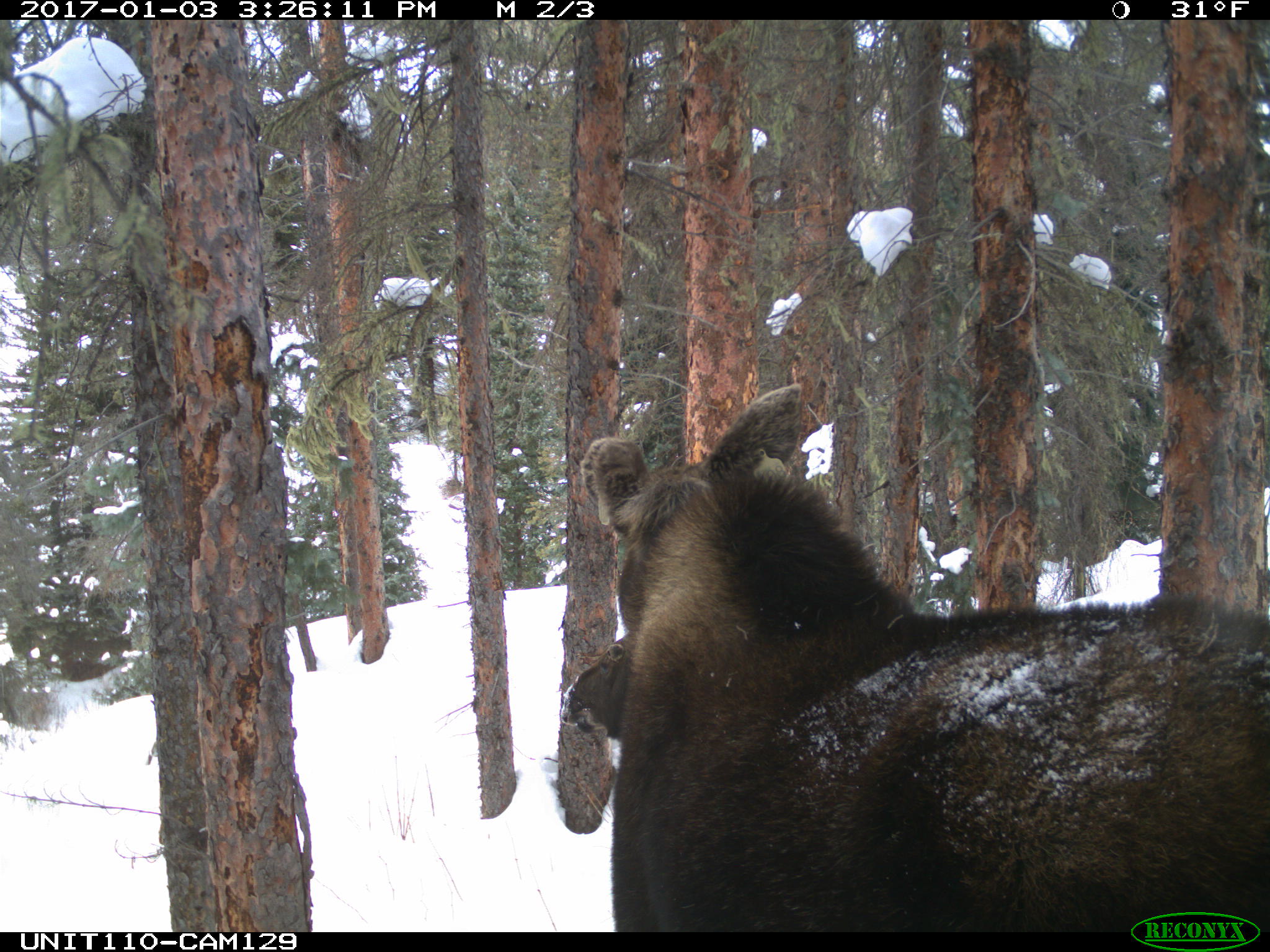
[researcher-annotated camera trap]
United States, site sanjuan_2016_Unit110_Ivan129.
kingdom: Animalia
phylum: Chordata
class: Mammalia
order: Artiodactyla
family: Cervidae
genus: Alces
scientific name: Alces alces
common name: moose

..............................

> [TRY IT]: From the line containing "class: Mammalia" to the final line of the entries, print every line exactly and nothing else.

> [RESPONSE FOR THIS EXERCISE]:
class: Mammalia
order: Artiodactyla
family: Cervidae
genus: Alces
scientific name: Alces alces
common name: moose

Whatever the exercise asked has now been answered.